Les loyers, plafonnés, augmentent moins vite que l’inflation

Selon l’indicateur clé du secteur, IRL, au troisième trimestre, les loyers ont progressé de 3,49 % sur un an.

Selon l’indicateur clé du secteur, IRL, au troisième trimestre, les loyers ont progressé de 3,49 % sur un an.

 

Les loyers d’habitation sont indexés sur l’indice IRL du troisième trimestre. Ils peuvent donc être revalorisés dans la même proportion. Au troisième trimestre 2022, l’indice de référence des loyers s’établit à 136,27, en progression de 3,49 % sur un an. Depuis la loi « pouvoir d’achat » du 16 août dernier, la variation en glissement annuel de l’indice de référence des loyers ne peut excéder 3,5 %. Sans cette mesure de plafonnement, la hausse de l’indice est de 4,78 % sur un an. 

 

La même loi a également instauré une évolution spécifique et plafonnée de l’IRL dans les régions et départements d’outre-mer (Guadeloupe, Martinique, Guyane, La Réunion et Mayotte) et la Corse. Pour les premiers, l’IRL s’établit à 134,96 au troisième trimestre 2022 et progresse de 2,5 % sur un an. Pour la Corse, l’IRL s’établit à 134,30, en hausse de 2 % sur un an.
 

Loi de finances : Premières orientations budgétaires et fiscales

Les projets de loi de finances et de loi de financement de la sécurité sociale pour 2023 ont été présentés en conseil des ministres.

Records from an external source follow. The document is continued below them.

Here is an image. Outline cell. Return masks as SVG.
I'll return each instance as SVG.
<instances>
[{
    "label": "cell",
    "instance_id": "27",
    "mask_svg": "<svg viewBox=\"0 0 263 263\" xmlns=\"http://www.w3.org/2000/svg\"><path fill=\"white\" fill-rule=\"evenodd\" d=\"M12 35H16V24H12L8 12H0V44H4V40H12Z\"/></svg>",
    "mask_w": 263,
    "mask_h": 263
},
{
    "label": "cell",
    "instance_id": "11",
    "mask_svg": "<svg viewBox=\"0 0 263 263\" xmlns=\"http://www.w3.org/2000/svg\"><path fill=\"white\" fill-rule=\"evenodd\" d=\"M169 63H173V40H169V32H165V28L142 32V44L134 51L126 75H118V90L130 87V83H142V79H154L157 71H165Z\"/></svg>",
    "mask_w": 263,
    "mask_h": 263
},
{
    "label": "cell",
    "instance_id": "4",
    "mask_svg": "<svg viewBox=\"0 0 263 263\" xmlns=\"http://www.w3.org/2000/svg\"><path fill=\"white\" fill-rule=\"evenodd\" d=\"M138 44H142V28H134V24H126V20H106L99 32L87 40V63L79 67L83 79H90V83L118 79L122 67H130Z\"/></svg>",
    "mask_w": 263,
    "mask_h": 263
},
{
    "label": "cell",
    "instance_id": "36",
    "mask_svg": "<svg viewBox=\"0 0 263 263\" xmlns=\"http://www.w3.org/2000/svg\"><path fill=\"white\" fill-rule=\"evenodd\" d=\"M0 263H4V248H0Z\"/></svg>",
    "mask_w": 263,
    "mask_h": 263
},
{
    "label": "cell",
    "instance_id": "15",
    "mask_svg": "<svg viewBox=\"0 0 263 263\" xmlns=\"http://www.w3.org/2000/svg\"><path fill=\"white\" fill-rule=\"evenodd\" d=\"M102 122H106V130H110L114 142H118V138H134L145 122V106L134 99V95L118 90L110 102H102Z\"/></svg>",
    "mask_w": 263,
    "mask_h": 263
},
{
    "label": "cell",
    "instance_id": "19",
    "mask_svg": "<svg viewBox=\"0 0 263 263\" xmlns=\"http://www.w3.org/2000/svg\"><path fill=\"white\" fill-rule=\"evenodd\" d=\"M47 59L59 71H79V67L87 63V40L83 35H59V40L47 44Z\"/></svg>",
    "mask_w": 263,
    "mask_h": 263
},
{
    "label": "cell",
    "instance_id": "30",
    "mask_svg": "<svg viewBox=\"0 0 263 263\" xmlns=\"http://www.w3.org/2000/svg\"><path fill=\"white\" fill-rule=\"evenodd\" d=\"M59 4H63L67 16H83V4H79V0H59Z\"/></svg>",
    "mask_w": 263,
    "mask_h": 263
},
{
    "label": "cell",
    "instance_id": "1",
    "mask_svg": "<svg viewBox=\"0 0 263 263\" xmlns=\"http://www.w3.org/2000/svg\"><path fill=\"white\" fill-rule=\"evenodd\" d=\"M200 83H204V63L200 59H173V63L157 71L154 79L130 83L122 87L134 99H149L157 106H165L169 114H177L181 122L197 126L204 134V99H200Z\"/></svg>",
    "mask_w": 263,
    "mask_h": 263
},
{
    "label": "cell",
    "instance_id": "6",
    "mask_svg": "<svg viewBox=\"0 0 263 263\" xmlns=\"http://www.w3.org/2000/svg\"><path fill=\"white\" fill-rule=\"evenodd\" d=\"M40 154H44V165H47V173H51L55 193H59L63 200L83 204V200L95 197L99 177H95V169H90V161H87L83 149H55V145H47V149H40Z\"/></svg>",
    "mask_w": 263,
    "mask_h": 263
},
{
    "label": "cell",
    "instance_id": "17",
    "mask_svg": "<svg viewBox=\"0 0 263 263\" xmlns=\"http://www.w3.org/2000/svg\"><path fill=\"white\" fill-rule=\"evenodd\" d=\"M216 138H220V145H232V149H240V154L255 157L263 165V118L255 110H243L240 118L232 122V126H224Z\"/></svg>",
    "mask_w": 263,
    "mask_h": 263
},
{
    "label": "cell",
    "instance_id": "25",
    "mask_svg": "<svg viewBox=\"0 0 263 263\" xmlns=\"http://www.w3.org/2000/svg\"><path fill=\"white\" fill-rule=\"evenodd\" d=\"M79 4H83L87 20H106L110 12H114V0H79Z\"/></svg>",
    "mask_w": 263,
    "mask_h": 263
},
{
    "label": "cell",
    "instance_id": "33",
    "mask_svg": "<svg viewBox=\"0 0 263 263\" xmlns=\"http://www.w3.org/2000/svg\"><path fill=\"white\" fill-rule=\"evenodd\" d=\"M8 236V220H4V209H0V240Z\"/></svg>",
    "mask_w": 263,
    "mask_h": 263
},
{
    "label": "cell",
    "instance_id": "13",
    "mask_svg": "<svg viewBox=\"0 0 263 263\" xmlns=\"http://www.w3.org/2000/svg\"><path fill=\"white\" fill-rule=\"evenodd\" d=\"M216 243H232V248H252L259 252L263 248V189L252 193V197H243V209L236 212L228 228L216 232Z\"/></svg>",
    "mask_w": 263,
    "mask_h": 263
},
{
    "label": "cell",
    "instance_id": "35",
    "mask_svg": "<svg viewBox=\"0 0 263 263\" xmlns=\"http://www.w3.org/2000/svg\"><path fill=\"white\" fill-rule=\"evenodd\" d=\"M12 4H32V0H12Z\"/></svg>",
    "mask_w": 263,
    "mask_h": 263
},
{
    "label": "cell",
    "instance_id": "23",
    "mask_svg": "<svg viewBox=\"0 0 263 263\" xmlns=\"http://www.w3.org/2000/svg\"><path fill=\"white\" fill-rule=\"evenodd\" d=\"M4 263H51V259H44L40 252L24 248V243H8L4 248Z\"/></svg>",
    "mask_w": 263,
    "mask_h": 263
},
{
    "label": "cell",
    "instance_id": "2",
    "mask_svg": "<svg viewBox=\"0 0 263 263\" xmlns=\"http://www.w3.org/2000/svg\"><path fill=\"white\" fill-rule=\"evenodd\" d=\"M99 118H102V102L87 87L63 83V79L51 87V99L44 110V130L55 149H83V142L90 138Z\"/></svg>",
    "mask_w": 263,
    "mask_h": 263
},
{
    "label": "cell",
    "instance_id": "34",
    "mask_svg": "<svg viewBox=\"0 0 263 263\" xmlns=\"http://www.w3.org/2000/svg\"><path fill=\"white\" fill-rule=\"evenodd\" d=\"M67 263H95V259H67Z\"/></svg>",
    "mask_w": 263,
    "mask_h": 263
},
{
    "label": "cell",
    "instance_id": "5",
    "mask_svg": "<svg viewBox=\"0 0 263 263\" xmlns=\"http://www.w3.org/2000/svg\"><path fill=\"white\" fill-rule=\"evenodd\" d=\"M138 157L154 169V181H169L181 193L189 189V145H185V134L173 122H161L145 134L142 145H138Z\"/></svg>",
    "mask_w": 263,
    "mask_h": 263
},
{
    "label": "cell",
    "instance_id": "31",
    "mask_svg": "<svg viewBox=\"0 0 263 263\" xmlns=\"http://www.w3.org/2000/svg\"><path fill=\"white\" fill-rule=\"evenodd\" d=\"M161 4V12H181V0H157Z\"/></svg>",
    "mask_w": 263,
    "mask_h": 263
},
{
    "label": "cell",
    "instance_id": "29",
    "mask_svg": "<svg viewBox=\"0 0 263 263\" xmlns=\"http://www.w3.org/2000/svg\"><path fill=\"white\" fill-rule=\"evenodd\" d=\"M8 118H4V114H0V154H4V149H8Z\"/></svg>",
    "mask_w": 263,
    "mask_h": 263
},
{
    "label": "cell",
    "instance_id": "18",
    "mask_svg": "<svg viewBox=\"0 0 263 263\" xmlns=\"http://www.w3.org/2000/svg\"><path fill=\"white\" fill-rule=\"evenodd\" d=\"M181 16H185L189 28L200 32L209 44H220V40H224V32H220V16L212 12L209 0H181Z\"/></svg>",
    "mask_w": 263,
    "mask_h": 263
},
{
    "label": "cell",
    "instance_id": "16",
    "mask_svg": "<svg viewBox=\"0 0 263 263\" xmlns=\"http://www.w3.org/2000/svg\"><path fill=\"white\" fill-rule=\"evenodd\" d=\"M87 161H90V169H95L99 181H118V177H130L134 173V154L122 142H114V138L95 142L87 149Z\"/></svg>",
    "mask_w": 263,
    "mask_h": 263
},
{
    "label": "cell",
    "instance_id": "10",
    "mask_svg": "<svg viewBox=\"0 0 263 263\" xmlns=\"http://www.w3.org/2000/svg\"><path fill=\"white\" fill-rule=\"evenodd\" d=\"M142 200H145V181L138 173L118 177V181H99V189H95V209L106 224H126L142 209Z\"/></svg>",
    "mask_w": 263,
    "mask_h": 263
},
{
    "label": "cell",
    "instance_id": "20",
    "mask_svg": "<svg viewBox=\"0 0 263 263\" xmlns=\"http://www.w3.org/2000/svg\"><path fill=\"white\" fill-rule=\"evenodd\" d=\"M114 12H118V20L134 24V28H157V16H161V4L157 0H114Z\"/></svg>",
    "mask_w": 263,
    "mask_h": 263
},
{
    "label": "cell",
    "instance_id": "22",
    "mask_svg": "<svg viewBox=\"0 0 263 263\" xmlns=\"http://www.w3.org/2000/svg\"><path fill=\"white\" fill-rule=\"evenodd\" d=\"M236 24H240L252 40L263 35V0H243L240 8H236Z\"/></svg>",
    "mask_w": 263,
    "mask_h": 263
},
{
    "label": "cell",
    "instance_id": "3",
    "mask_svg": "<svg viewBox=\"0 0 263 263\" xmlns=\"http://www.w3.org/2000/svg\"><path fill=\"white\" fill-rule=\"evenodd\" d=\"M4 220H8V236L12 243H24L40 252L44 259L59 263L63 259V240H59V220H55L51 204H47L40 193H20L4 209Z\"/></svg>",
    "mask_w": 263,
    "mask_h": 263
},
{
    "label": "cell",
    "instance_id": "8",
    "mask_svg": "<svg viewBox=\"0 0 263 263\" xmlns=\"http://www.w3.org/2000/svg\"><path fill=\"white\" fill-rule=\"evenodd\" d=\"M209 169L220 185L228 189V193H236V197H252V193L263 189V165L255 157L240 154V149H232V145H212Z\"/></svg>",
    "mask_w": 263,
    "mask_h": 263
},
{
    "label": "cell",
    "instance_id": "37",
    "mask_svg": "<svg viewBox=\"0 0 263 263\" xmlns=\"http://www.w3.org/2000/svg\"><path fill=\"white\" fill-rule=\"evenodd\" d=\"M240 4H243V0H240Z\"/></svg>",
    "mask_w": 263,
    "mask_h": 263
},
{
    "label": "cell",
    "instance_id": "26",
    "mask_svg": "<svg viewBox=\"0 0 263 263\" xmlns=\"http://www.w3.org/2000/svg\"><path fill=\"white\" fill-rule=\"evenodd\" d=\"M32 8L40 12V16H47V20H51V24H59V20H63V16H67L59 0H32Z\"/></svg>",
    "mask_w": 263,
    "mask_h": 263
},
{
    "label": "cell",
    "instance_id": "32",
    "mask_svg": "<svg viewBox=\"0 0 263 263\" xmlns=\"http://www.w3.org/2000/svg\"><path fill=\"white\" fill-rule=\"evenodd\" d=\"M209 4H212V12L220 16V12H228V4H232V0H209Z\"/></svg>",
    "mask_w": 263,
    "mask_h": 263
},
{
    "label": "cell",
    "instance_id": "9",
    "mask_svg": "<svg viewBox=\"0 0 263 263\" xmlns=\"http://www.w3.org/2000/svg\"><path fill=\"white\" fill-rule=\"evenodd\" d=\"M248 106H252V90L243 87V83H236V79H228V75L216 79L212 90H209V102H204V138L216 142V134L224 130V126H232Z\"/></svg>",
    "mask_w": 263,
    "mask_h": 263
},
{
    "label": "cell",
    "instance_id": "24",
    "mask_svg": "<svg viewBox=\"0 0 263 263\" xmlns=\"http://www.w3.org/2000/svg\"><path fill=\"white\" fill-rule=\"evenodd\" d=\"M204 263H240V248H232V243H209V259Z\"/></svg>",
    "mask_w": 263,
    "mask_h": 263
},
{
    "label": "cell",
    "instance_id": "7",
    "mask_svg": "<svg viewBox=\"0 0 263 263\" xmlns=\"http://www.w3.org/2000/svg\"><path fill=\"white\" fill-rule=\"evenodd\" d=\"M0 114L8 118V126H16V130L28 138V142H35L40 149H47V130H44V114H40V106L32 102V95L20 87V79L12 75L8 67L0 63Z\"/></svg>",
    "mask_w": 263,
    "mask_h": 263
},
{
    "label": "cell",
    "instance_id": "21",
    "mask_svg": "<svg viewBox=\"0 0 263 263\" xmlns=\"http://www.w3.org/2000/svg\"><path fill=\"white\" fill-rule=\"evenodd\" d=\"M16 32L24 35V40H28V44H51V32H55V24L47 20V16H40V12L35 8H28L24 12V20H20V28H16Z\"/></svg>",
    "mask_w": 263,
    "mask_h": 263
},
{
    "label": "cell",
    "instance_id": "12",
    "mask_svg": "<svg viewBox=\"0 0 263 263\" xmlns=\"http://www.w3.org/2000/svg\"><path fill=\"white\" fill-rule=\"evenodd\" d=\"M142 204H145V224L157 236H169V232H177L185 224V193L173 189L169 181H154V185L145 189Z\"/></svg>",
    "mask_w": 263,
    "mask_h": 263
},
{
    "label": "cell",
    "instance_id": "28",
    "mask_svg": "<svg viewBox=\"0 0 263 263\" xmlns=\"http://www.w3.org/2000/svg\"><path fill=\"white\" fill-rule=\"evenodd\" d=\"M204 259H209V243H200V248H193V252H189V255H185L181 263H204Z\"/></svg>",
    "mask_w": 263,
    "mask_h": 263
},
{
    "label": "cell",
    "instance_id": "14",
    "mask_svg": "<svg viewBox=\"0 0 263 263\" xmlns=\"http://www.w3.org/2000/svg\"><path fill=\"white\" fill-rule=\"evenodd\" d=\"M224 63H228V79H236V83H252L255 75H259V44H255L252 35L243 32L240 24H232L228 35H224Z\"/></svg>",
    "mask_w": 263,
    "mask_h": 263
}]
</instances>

Les projets de loi de finances et de loi de financement de la sécurité sociale pour 2023 ont été présentés en conseil des ministres. 

 

Pour la fiscalité des particuliers, la loi prévoit un relèvement de 5,4 % des tranches du barème de l’impôt sur les revenus de 2022 conformément à l’évolution de l’inflation. Les tranches des barèmes d’application du taux neutre du prélèvement à la source (PAS) devraient être également rehaussées dans la même proportion. Par ailleurs, la modulation à la baisse du taux de PAS pourrait, à compter de 2023, être demandée par un contribuable dès que l’écart entre le montant du prélèvement supporté en l’absence de modulation et le montant du prélèvement résultant de sa situation et des revenus estimés de l’année en cours est de plus de 5 %, au lieu de 10 % actuellement. 

 

Sur le plan social, on note prorogation en 2023, pour les indépendants, du dispositif de neutralisation des revenus de 2020 pour le calcul des indemnités journalières maladie et, pour les salariés, des règles dérogatoires d’indemnisation des arrêts maladie « Covid-19 ». Par ailleurs, concernant les prestations familiales, il est prévu d’étendre le bénéfice du complément de mode de garde (CMG) jusqu’aux 12 ans de l’enfant pour les familles monoparentales et de rendre possible le partage du CMG entre les deux parents d’un enfant en résidence alternée dans le cas d’un emploi direct.